Pour la dirigeante, en charge du développement du nouveau métier au sein du CHU, il faut avant tout être impliqué dans son institution et bien la connaître. Il est également indispensable de bien en cerner les enjeux en fonction du territoire sur lequel elle est implantée et d’avoir identifié un besoin précis, tel que la polypathologie, le vieillissement de la population ou encore la psychiatrie, pour ne citer que les plus « classiques ».
ASSOIR UN LEADERSHIP
Pour Lydie Houillon, IPA au sein du service de néphrologie du CHRU de Nancy, le leadership qu’une IPA peut exercer concerne tous les professionnels avec lesquels elle est amenée à collaborer. « En arrivant dans le service, j’ai proposé une réorganisation des prescriptions biologiques car le turn-over des internes était important, livre-t-elle. Puis j’ai organisé, auprès des médecins, des prescriptions connectées afin que tous les patients puissent bénéficier des mêmes bilans sanguins. »

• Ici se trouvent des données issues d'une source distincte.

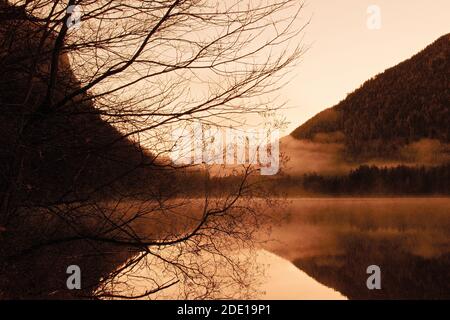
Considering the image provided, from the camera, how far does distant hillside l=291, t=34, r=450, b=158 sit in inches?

Elle a également exercé une forme de leadership au niveau de la formation des nouveaux infirmiers de l’équipe, avec la création d’un passeport de néphrologie dans cet enseignement. De façon plus transversale, ce leadership s’est également exercé auprès d’infirmières d’un autre service dans lequel ses patients étaient impliqués : « J’ai pris part à la formation des infirmières de chirurgie vasculaire dans le cadre du suivi des montages artério-veineux et des fistules sur des patients hémodialysés, rapporte-t-elle. Je pense aussi à un projet qui tient à cœur aux diététiciennes de notre service. Il s’agit des collations durant les séances de dialyse. C’est un sujet qui a, au début, créé quelques frictions. Donner à manger aux patients pendant les séances de dialyse peut, en effet, induire des chutes de tension, qui paraissaient assez récurrentes à l’équipe. Mais, à long terme, la dialyse peut entraîner de la dénutrition… » Dans ce contexte, il a donc fallu avoir un rôle de leader vis-à-vis de l’équipe médicale, loin d’être convaincue par ce projet de collations.
DES DÉFIS À RELEVER
Lydie Houillon et les diététiciennes se sont appuyées sur la littérature médicale dans leurs échanges avec le médecin. « Et puis la conjoncture nous a un petit peu aidé, confie-t-elle. Pendant la crise Covid, il était interdit de manger dans les lieux publics et par conséquent dans les centres de santé. Les centres qui éventuellement proposaient des collations ont arrêté plusieurs mois durant. À la suite de quoi, des études ont été publiées révélant que la dénutrition à long terme était bien plus délétère que les hypotensions pendant les séances d’hémodialyse. Sur ce constat, j'ai finalement pu convaincre les médecins et les collations ont fini par être mises en place de façon pérenne dans le service. »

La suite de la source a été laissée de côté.